Reproduce each line of the items below word for word, leaving out the pictures.

Extracted items:
====
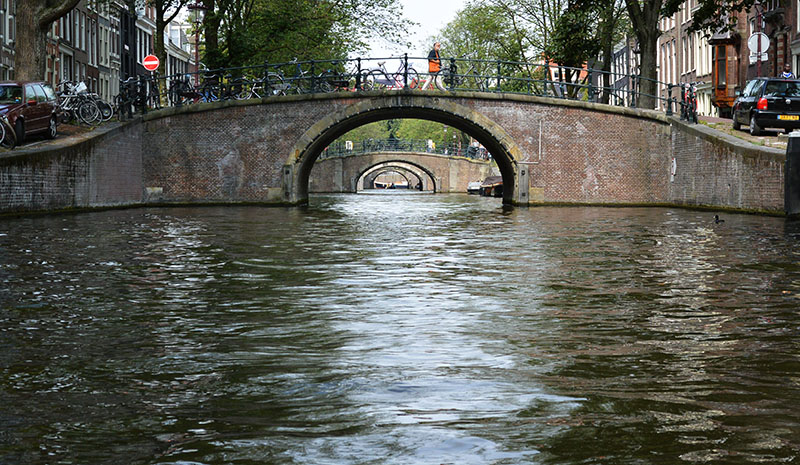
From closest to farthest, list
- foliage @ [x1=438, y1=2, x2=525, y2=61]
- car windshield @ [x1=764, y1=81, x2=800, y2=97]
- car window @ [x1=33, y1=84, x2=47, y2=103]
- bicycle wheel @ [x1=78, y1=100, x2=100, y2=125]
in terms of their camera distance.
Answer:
====
▶ _Written solution_
From closest to farthest, list
- foliage @ [x1=438, y1=2, x2=525, y2=61]
- car windshield @ [x1=764, y1=81, x2=800, y2=97]
- car window @ [x1=33, y1=84, x2=47, y2=103]
- bicycle wheel @ [x1=78, y1=100, x2=100, y2=125]
in terms of their camera distance.
Answer:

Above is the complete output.